-- Consigne 1 --
D'après le texte sur la sécurité informatique des campagnes présidentielles, quel candidat a fait partie des rares à embaucher un prestataire spécialement pour la sécurité ?

-- Extrait du document --
········
Les autorités françaises se sont inquiétées, ces derniers mois, de possibles attaques informatiques pendant la campagne présidentielle. Ces craintes se sont nourries de la situation aux Etats-Unis : les services de renseignement américains y ont accusé la Russie d’avoir tenté de favoriser Donald Trump, notamment par le biais de piratages pendant la campagne électorale. En France, un conseil restreint de défense a eu lieu, vendredi 24 février, à l’issue duquel le président de la République « a demandé une mobilisation de tous les moyens nécessaires de l’Etat ». Mais les principaux candidats à l’élection présidentielle, en première ligne dans ce combat, ont-ils paré à d’éventuels piratages ?

Le Monde a pu interroger les responsables des campagnes numériques et des informaticiens des cinq principaux candidats. Nos interlocuteurs sont unanimes : la menace informatique est un sujet de préoccupation important de la campagne 2017. A voir les versions périmées et donc fragiles des sites de campagne de François Fillon et d’Emmanuel Macron – et dans le cas de ce dernier la présence d’un document contenant des données personnelles de sympathisants accessibles sur Internet –, le constat n’allait pas de soi.

Toutes les campagnes assurent pourtant diffuser un maximum de réflexes et de bonnes pratiques, malgré des moyens limités : le nombre de personnes chargées de gérer et sécuriser les infrastructures informatiques se compte souvent sur les doigts d’une seule main et rares sont les campagnes, comme celle de Benoît Hamon, à avoir embauché un prestataire spécialement pour la sécurité. Un constat peu surprenant quand on connaît les bornes financières d’une campagne électorale.
········
-- Extrait de données --
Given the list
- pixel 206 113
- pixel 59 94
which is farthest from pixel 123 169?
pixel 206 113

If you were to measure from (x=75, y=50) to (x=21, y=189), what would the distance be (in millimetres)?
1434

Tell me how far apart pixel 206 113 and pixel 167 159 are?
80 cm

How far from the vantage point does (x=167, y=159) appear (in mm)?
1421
········
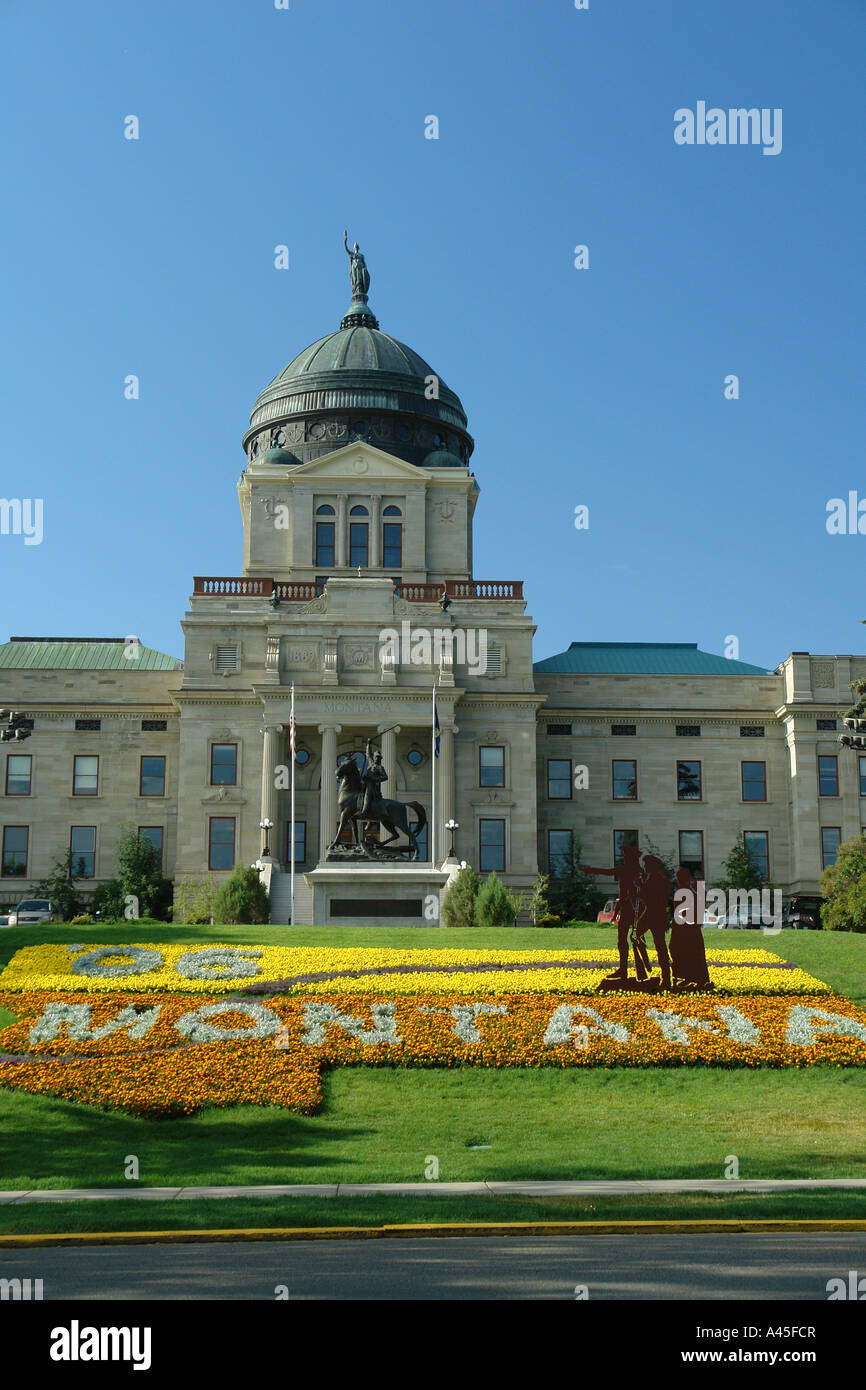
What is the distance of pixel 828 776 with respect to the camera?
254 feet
········
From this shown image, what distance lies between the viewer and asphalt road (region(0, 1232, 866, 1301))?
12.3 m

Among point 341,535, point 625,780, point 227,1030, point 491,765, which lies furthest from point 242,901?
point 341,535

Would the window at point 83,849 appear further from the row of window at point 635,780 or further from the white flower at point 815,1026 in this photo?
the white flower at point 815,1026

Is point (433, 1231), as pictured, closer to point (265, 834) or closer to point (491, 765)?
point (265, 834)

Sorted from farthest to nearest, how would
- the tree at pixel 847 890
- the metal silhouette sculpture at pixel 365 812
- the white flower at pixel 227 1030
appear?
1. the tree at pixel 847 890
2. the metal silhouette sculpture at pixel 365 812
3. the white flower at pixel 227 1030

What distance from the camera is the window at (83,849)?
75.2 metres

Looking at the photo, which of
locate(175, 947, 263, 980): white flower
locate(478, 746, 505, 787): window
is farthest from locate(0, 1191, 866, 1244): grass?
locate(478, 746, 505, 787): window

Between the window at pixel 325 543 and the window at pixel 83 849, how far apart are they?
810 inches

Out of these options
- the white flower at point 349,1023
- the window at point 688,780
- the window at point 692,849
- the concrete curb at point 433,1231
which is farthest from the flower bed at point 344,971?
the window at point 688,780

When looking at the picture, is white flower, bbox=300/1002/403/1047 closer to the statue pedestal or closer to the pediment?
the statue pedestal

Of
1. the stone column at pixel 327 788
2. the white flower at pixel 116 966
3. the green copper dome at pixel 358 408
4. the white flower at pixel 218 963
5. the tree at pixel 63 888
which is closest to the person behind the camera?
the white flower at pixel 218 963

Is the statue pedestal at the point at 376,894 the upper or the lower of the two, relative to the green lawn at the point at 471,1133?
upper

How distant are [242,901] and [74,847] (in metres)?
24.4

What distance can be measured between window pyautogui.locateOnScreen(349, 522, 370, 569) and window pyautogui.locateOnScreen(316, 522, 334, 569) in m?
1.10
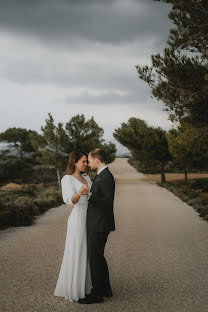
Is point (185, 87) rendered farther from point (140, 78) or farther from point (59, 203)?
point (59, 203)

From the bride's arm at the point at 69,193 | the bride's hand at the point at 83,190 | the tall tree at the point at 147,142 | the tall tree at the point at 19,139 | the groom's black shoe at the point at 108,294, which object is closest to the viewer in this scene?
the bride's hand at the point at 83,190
········
-- Consigne 2 --
Recopiez à l'identique les lignes des entrées ci-dessus, en commençant par celle qui contient « Would the window » et en terminant par celle qui contient « 75.2 metres ».

-- Réponse rédigée 1 --
Benoît Hamon.

-- Réponse rédigée 2 --
Would the window at point 83,849 appear further from the row of window at point 635,780 or further from the white flower at point 815,1026 in this photo?
the white flower at point 815,1026

Is point (433, 1231), as pictured, closer to point (265, 834) or closer to point (491, 765)?
point (265, 834)

Sorted from farthest to nearest, how would
- the tree at pixel 847 890
- the metal silhouette sculpture at pixel 365 812
- the white flower at pixel 227 1030
appear?
1. the tree at pixel 847 890
2. the metal silhouette sculpture at pixel 365 812
3. the white flower at pixel 227 1030

What distance from the camera is the window at (83,849)?
75.2 metres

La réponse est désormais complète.